Glass is becoming an increasingly important material across industries, as the push for more sustainable practices globally calls for material changes and innovations to reduce waste and increase the efficiency of many different operations. Packaging is one area in which glass use is rising, as manufacturers move away from plastic containers, bottles, and pouches and look for more environmentally friendly options. Despite being more breakable than plastic, glass is durable, reusable, recyclable, and can safely hold a variety of substances, giving glass manufacturing a boost in demand.
But plastic replacement isn’t the only area in which glass is seeing increased use. It is quickly becoming invaluable in energy generation and conservation. Glass is an important component of solar panels, and new innovations are being made in transparent glass solar panels, which could be used much more widely than traditional panels. There are also types of high-performance glass that provide thermal insulation and block UV and infrared light, helping to regulate the temperature of buildings and reduce the amount of energy needed to heat and cool them.
Glass Manufacturing Industry Overview
The global glass manufacturing industry is valued at over $100 billion and is expected to grow at a healthy compound annual growth rate (CAGR) of 5.2% between 2022 and 2030. Meanwhile, the solar energy systems industry is worth over $160 billion and boasts a CAGR of more than 15%, creating more demand for glass in order to manufacture more solar panels around the world. Construction projects are also on the rise in many different countries, which helps drive demand for glass products such as architectural glass and glass windows and doors. Recycled glass is also becoming increasingly popular as businesses seek to reduce waste and shrink their environmental footprint.
Container glass accounts for close to half of global glass manufacturing due to demand from the packaging sector, while increased spending on residential and commercial construction is driving a significant growth in demand for flat glass. Overall, the Asia-Pacific region was the biggest source of revenue for glass manufacturers, accounting for over 40% of the market in 2021. With high activity in both the industrial and construction sectors, this is expected to hold true for the next several years.
Glass Manufacturing Methods and Product Types
There are a number of different ways of making and finishing glass and glass products. Glassblowing is used to create shaped objects such as bottles, and typically makes use of molds to create uniform products. Floating is used to create flat glass and involves feeding molten glass onto a bath of molten tin. This process results in a sheet of glass with a smooth surface and uniform thickness that can be used as a base for many other types of glass. Flat glass is used for numerous applications such as windshields, architectural glass, bus stop glass, residential windows, electronics, and many others.

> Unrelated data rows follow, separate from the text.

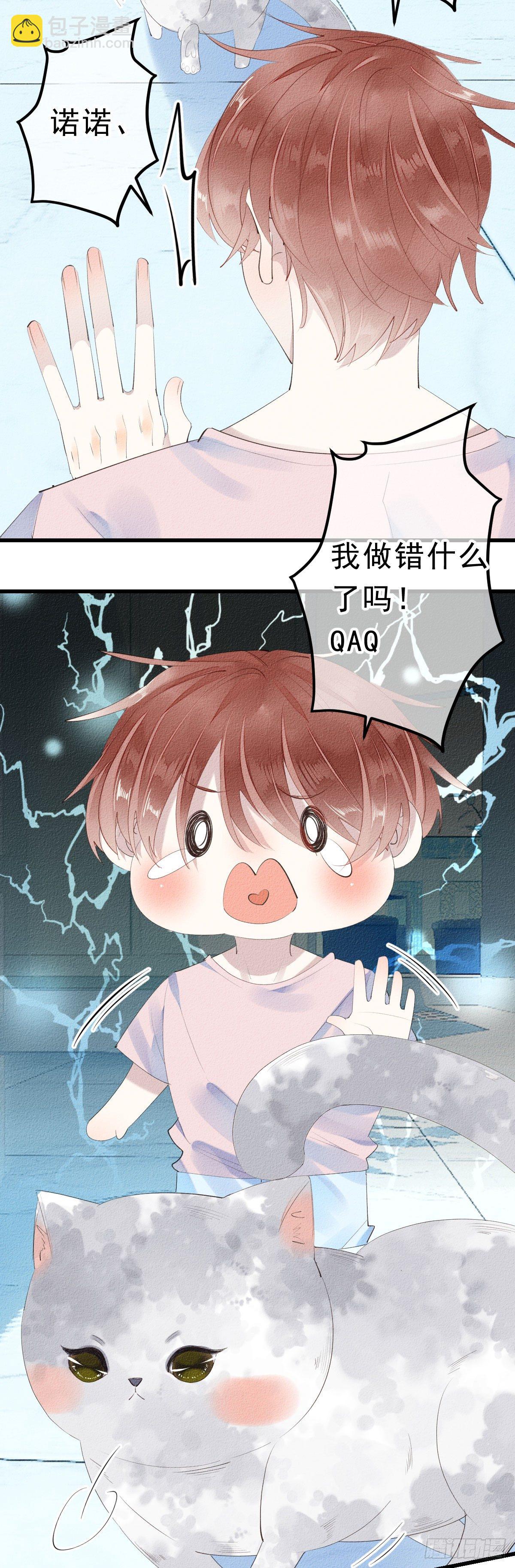 7.应激反应？2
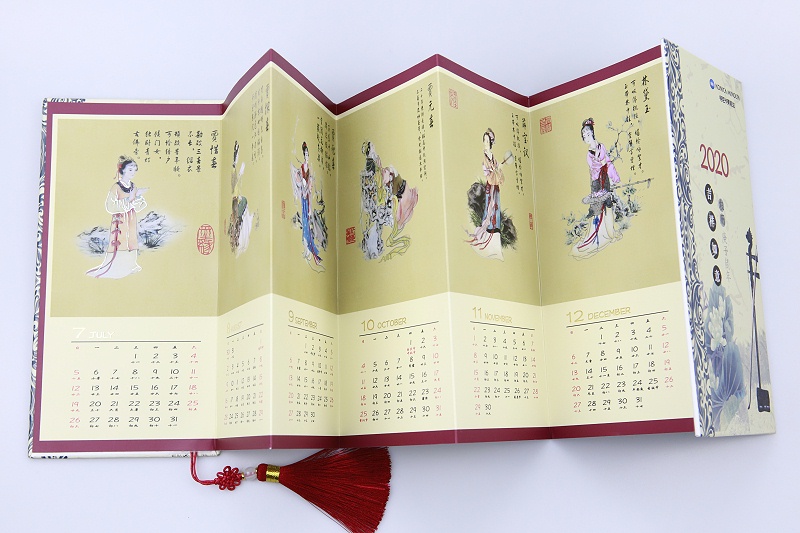 臺(tái)歷宣傳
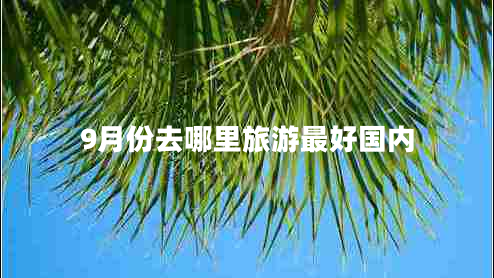 9月份去哪里旅游最好國內
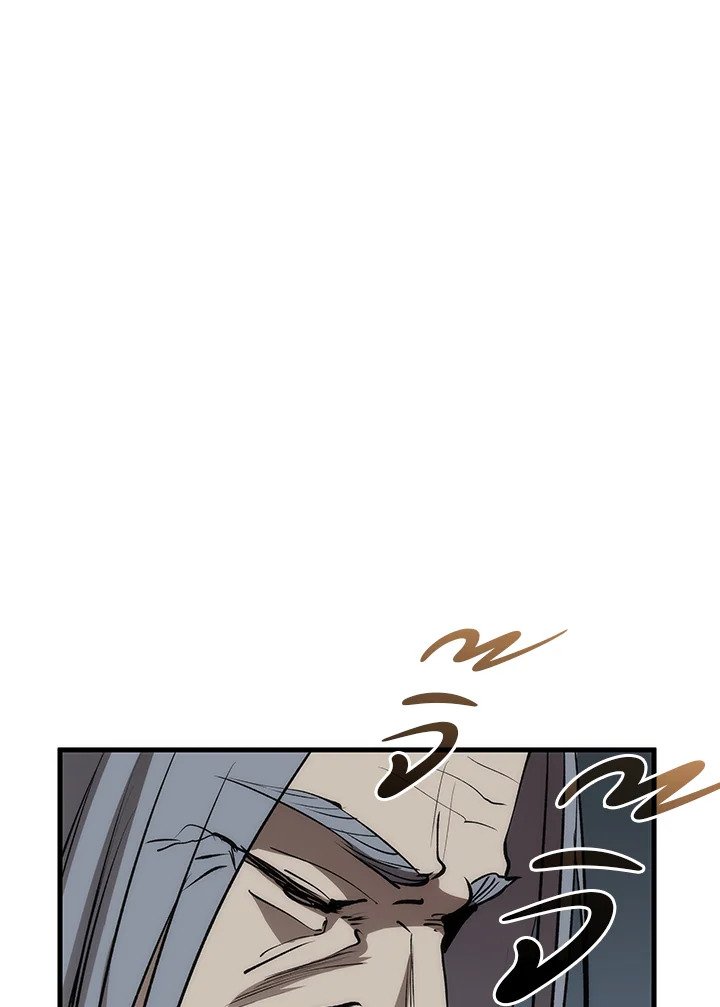 Doctor’s Rebirth ตอนที่ 78 112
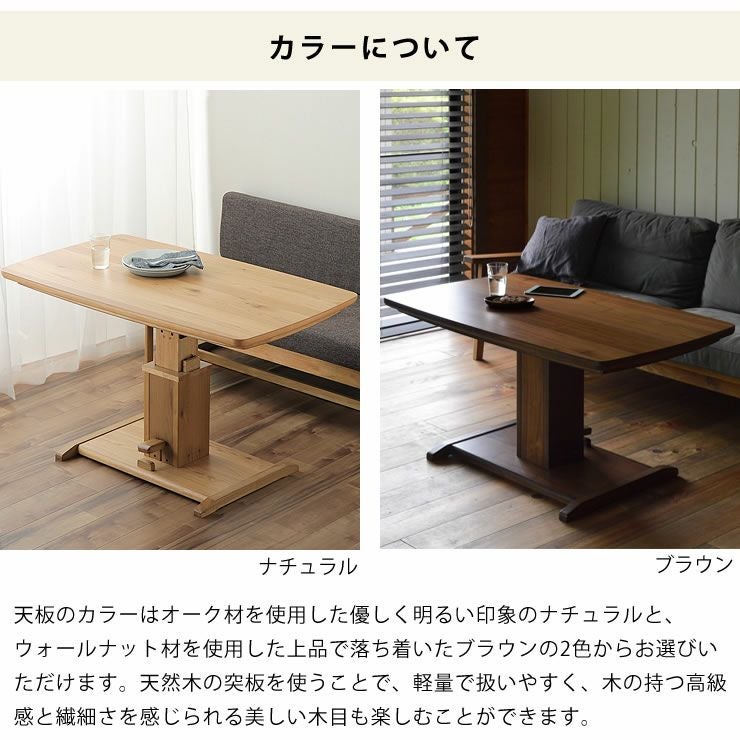 昇降式ダイニングコタツ・こたつ長方形 こたつテーブル（ハイタイプ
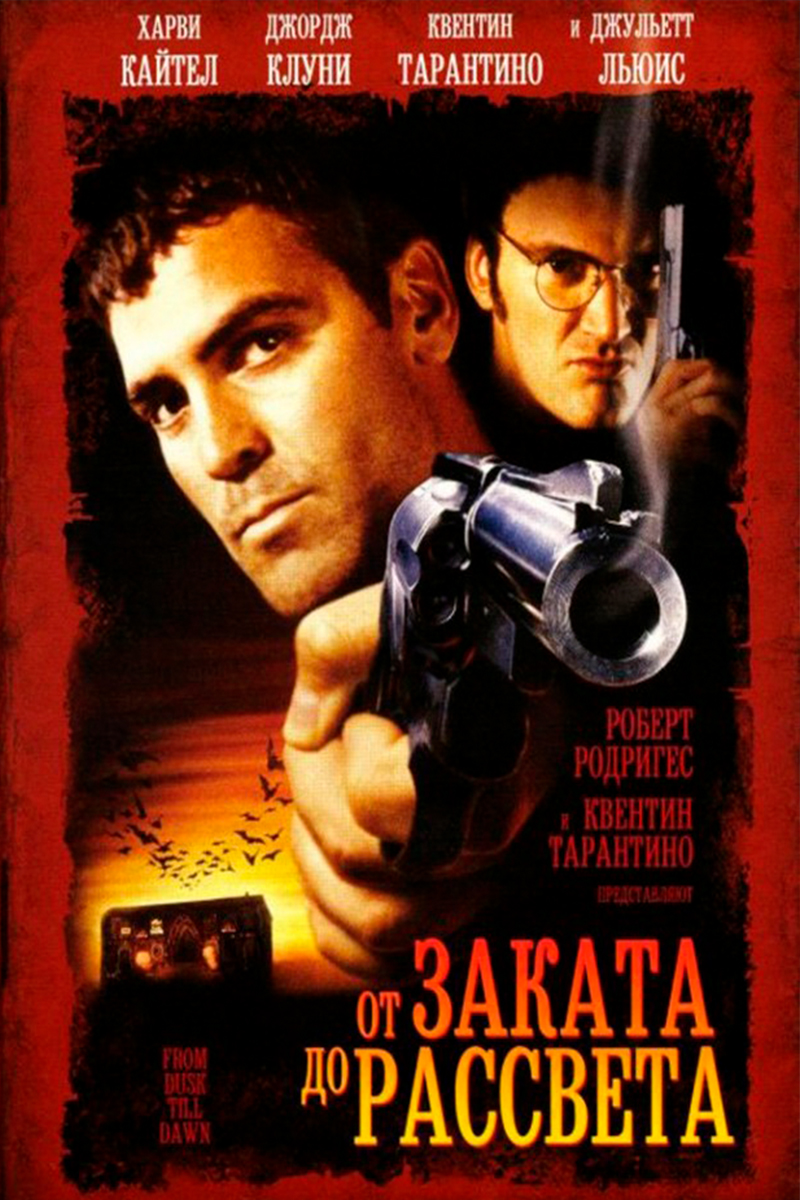 От заката до рассвета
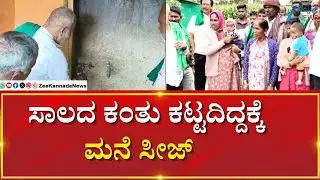 Hassan | Micro Finance Problems | ಮೈಕ್ರೋ ಫೈನಾನ್ಸ್&zwnj;ನಿಂದ ಸಾಲ ವಸೂಲಿ ಕಿರುಕುಳ ಆರೋಪ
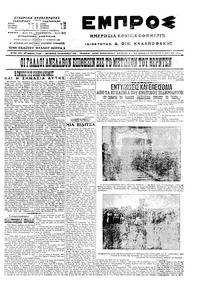 Εμπρός 11/05/1916 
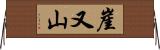 崖又山 Horizontal Wall Scroll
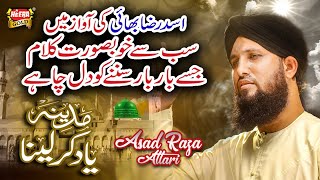 New Heart Touching Naat  Madina Yaad Karlena  Asad Raza Attari  Official Video  Heera Gold [upl. by Alah]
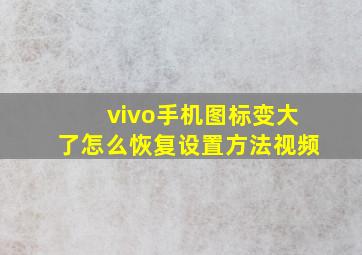 vivo手机图标变大了怎么恢复设置方法视频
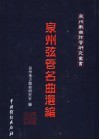 泉州弦管名曲选编 电子书封面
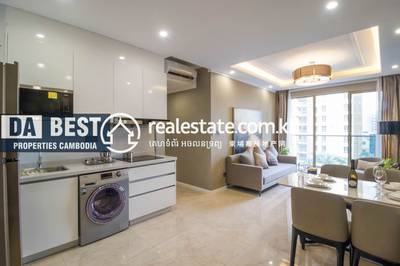 DABEST PROPERTIES, Srah Chak, Daun Penh, Phnom Penh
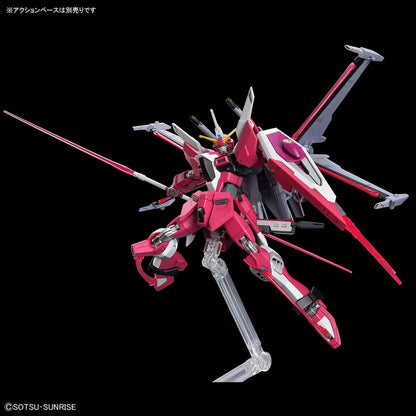 HG ZGMF-X191M2 Infinite Justice Gundam Type II 1/144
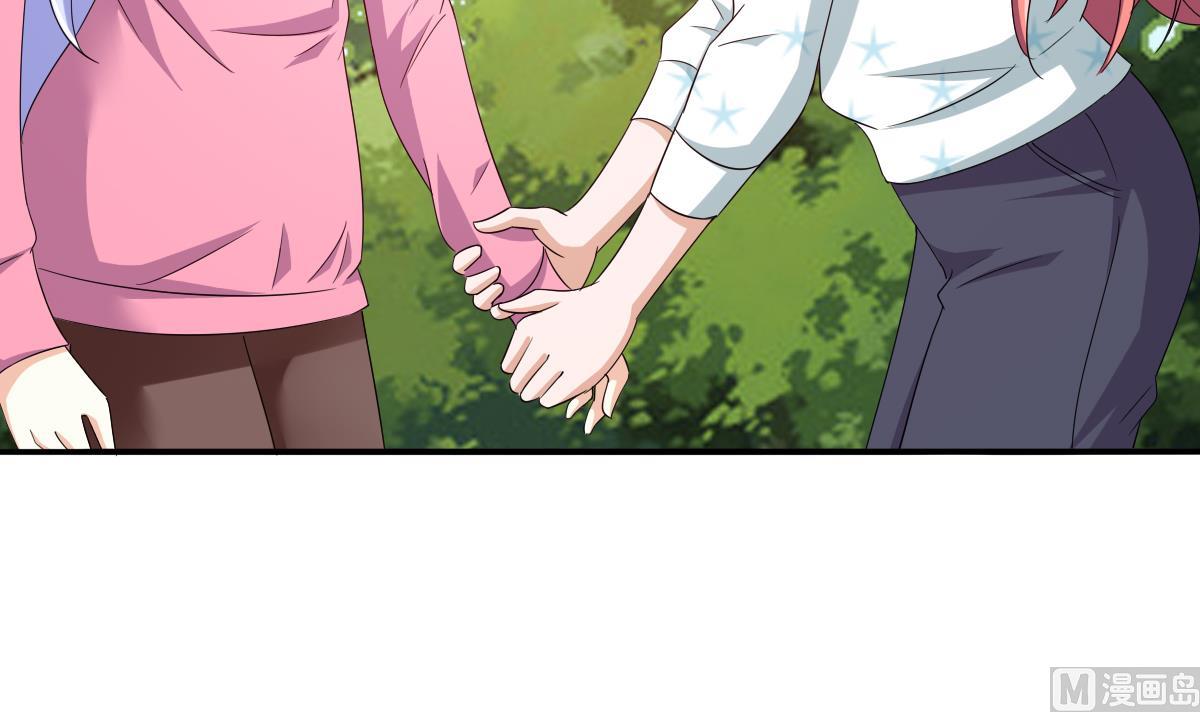 《寄养女的复仇》第110话 熘冰场的意外 第10页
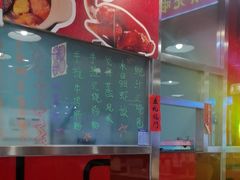 -日昌餐馆(亦庄店)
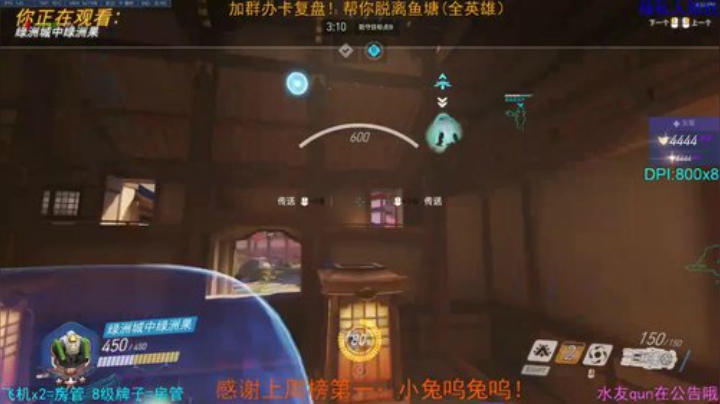 赛季末不打OW了 等新赛季 先CSGO 2020-05-06 20点场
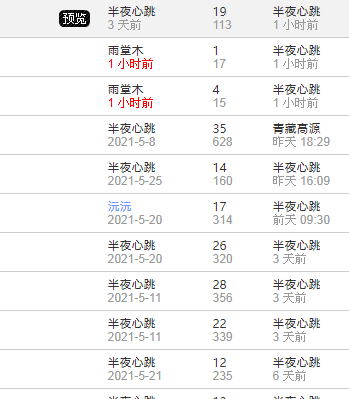 微信截图_20210603131131.png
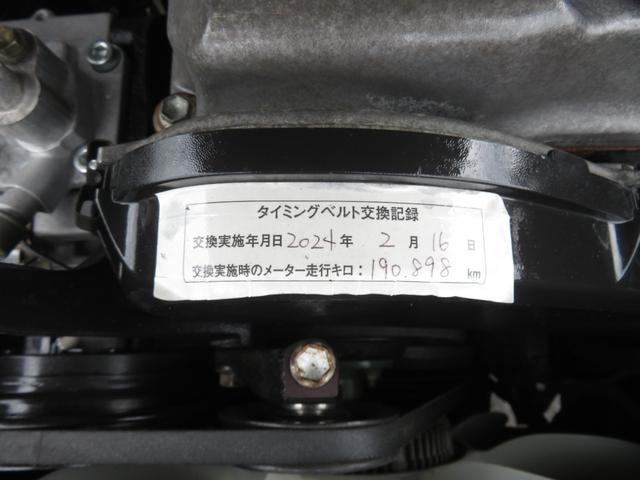 ランドクルーザー８０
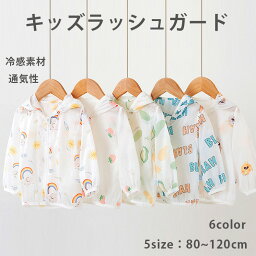 接触冷感 ラッシュガード キッズ ジュニア用 ベビー トップス 赤ちゃん服 長袖 子供用 男の子 女の子 春夏秋用 男女兼用 薄手 長袖 紫外線対策 日焼け止め 日除け UVパーカー 80cm 90cm 100cm 110cm 120cm おしゃれ かわいい プール 海水浴 スポーツ 旅行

Rolling is another glass manufacturing technique and involves pouring molten glass between water-cooled rollers. This method is used to create items such as solar panel glass, patterned flat glass, and wired glass. It offers higher transmittance than other types of glass, which is what makes it ideal for uses such as PV modules and thermal collectors.
There are many different types of glass, used for many different purposes. Toughened glass is cooled in a way that makes it resistant to breaking, and is used in products such as furniture, glass doors, shelves, and many others. Sandblasted and patterned glass are both translucent, letting in some light but allowing for privacy in areas such as shower doors or bathroom windows. They can also be used decoratively. Laminated glass has an interlayer that prevents it from shattering on impact, making it an important material for windshields, store windows, doors, and in other situations where glass breaking has a high risk of injuring people.
A range of coatings can be used to enhance glass as well, giving it specific properties to suit particular situations. For example, coatings are used to create high-performance glass with thermal insulating properties and a resistance to UV and infrared light. This type of glass is known as Low-Emissivity or Low-E glass and is used to make buildings more energy-efficient.
Solar-control glass serves a similar purpose. An oxide coating reflects the sun and prevents heat from penetrating through windows, as well as stopping solar glare, while still allowing light through. Solar Low-E glass is also available, combining the properties of both types of glass in order to be even more effective. These types of glass are particularly useful on buildings with glass façades.
The development of transparent solar cells brings new opportunities for glass manufacturers and for businesses and homeowners looking to utilize solar energy without needing to cover rooves in large, noticeable solar panels. Solar glass contains these solar cells in glass panels and can be used as windows and architectural glass to generate electricity for buildings.
This innovation is particularly suited to urban environments where space is limited, and appeals to builders and owners who want renewable energy without sacrificing on aesthetics. At the moment, solar glass does have its drawbacks, however. Traditional solar panels typically have a 20% efficiency rate, while the current iteration of solar glass only achieves 5%-10%. This is expected to improve in the future as researchers continue to develop new and better versions of solar glass that may be able to provide even higher efficiency than traditional solar panels.